Brown Bears of Silver Salmon Creek 2015 Trip Report

By Perry Conway on Sep 17, 2015

Even though I have guided bear photo trips for over 30 years, it is still a real adrenaline rush to be in the close presence of this mighty icon of the American wilderness.  I will never tire of the experience.  This year we hit the peak of the silver salmon run.  Two-legged and four-legged fishermen were there to harvest this annual bounty from the clear waters of Silver Salmon Creek.  This Alaskan “creek”—which to me is a river—is bigger than any creek I’ve ever seen in the “Lower 48.”

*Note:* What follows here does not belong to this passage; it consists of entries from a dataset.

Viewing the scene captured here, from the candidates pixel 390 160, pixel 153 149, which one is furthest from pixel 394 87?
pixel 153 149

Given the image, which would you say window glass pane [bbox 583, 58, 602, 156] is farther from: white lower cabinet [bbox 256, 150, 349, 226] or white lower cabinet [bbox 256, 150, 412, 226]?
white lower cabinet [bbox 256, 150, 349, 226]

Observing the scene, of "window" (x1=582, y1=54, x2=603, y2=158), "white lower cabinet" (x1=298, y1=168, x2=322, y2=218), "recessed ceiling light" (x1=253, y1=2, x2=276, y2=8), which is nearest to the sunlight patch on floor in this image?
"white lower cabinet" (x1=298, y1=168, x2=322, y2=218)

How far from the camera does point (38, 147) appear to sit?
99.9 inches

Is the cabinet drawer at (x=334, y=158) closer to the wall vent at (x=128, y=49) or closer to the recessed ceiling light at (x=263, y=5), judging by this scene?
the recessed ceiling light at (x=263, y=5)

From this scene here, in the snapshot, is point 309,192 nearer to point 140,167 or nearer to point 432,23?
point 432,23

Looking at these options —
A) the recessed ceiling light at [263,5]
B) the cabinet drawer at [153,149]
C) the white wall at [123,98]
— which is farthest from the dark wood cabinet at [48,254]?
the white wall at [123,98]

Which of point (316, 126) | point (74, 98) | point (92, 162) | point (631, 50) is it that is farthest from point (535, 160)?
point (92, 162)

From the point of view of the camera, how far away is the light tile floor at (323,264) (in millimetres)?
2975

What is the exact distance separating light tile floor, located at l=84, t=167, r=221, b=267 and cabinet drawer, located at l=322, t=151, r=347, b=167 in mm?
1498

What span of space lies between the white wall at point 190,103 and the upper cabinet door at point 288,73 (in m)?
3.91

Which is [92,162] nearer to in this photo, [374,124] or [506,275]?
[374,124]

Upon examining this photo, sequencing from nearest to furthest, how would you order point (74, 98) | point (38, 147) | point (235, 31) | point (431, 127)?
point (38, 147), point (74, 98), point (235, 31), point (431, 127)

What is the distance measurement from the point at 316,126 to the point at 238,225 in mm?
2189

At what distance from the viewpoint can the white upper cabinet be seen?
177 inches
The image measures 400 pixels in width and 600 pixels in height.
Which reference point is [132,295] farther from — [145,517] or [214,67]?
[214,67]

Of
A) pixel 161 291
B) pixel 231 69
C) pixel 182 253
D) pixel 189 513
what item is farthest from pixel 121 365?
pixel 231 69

Each day, we typically had three photo shoots—morning, afternoon and evening.  Riding in carts towed by powerful ATVs, we cruised the trails, most of which were along the beach, until we spotted bears.  Tripods and cameras in hand, we approached to a safe, strategic shooting position and got to work.  It is always best to have the bears move toward you.  Our local guide knew the behavior of most of the individual bears and could usually predict their route of travel.  We stood still and stayed quiet as the bears approached and we commonly had animals move to within 40 to 50 feet of us.  Using a 400-500mm lens we were getting head and shoulder shots—and looking right into their eyes as they passed by.  They were, however, interested in eating fish, not photographers.  This population of coastal grizzlies (Ursus arctos), called brown bears in Alaska, are “people neutral.”

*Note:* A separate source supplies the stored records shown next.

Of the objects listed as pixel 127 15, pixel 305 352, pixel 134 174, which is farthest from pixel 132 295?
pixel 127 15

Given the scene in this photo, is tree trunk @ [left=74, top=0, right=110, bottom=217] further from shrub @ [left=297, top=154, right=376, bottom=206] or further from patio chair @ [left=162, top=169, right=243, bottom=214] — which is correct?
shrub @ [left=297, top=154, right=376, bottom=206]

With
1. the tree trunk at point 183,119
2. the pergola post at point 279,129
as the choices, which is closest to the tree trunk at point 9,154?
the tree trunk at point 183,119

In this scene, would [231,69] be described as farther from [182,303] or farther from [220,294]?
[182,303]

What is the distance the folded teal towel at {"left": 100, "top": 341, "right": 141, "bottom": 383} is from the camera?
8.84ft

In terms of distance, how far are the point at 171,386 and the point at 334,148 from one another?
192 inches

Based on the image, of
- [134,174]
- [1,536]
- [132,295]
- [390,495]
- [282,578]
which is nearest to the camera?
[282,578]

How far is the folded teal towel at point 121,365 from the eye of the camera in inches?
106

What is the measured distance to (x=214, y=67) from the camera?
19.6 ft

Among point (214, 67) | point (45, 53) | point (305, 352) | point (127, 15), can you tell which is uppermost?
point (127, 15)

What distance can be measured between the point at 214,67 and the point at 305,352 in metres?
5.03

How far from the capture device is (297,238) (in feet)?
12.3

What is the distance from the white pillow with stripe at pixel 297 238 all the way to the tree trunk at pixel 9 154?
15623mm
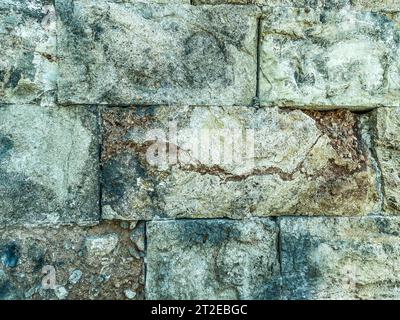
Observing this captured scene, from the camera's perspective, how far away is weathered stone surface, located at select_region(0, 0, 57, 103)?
89.1 inches

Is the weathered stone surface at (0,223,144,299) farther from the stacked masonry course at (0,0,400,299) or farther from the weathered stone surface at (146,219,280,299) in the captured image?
the weathered stone surface at (146,219,280,299)

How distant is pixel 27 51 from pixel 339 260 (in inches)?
76.2

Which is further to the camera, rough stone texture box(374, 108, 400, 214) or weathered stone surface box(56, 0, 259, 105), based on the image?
rough stone texture box(374, 108, 400, 214)

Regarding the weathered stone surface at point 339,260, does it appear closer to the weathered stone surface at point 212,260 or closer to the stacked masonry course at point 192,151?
the stacked masonry course at point 192,151

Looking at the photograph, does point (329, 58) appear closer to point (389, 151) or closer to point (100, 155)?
point (389, 151)

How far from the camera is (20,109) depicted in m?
2.28

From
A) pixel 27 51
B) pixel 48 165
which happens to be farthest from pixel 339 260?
pixel 27 51

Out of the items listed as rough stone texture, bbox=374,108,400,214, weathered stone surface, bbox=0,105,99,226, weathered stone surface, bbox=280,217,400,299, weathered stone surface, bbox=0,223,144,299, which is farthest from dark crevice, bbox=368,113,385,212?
weathered stone surface, bbox=0,105,99,226

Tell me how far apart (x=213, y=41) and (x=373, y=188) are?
1.17 m

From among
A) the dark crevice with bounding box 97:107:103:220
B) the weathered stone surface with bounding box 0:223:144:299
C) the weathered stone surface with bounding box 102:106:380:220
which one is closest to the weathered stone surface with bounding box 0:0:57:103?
the dark crevice with bounding box 97:107:103:220

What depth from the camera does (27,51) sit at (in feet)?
7.49

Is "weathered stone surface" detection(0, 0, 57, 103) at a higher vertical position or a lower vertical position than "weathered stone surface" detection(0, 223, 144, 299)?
higher

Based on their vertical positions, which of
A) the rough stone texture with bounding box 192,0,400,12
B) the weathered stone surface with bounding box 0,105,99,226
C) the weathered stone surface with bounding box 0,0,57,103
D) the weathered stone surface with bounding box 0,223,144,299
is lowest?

At Lake Clark’s Silver Salmon Creek, the month of August means action--and lots of it.  At this time of year, bears need approximately 20,000 calories a day to put on the extra weight they require for going into winter “sleep.”  When the tide was right, we stationed ourselves in a position to photograph the bears chasing the fish right in front of us.  When a salmon swam by, 500 pounds of long wet fur and mighty muscle would explode into the shallow water.  Some bears would pin the fish to the bottom with their long sharp claws.  Others simply grabbed the prey with their mouth, coming up with their trophy dangling from their jaws and flipping back and forth.  Check out the slide show—the pictures tell it all! 

Many of you who have been to Lake Clark will remember a bear known as “Looper.” For two years we hardly saw her; in 2014 we spotted her for less than one minute during an entire week.  This year was different.  Looper was back—tanned, rested and ready!  She must be at least 100 pounds heavier and really looking good.  Not having cubs to worry about seems to have been to her benefit.  Hopefully, she bred this summer and we will see her at Homestead Lodge next year with her spring cubs in tow.

If you are looking for action, adventure, great food, wonderful lodging and knowledgeable guides, all in a pristine Alaskan wilderness, this trip is for you.  I just got back and I’m already looking forward to next year!